My father turned to my mother and said, “He just doesn’t understand. He’s too stupid.”
I was sitting on a chair and he was on another one facing me. He was bent over so far that his face was directly in front of mine and his knees were pressing against mine. I could smell his aftershave with every single word he shouted. Aramis. A gift from my mother for his hundred and seventieth birthday.
“You really screwed up. Is that clear?”
I didn’t answer. What would I say? Of course it was clear. And he wasn’t saying it for the first time. More like the hundredth time that day. I had no idea what he wanted to hear from me.
I looked at my mother. My mother coughed.
“I think he gets it,” she said. She stirred her Amaretto with a straw.
My father grabbed me by the shoulders and shook me. “Do you understand what I’m saying? Kindly say something!”
“What do you want me to say? I’ve already said yes. Yes, I understand. Yes, it’s clear.”
“You don’t understand a thing! Nothing is clear to you. He thinks this is just about saying the words. What an idiot!”

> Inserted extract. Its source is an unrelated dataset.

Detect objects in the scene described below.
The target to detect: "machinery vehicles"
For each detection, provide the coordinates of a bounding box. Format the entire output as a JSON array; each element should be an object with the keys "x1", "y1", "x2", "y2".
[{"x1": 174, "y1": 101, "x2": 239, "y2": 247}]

“I’m not an idiot just because for the hundredth time . . .”
Bam. He smacked my face.
“Josef, don’t.” My mother tried to stand up but lost her balance and let herself sink back into the armchair next to the bottle of Amaretto.
My father got right in my face. He was shaking with rage. Then he crossed his arms on his chest and I tried to put on a face creased with worry — because my father probably expected that, and because I knew his arms were only crossed because he was about to smack me again. Up to that point I had just said what I thought. I didn’t want to lie. This face was the first lie that I trotted out — to speed things along.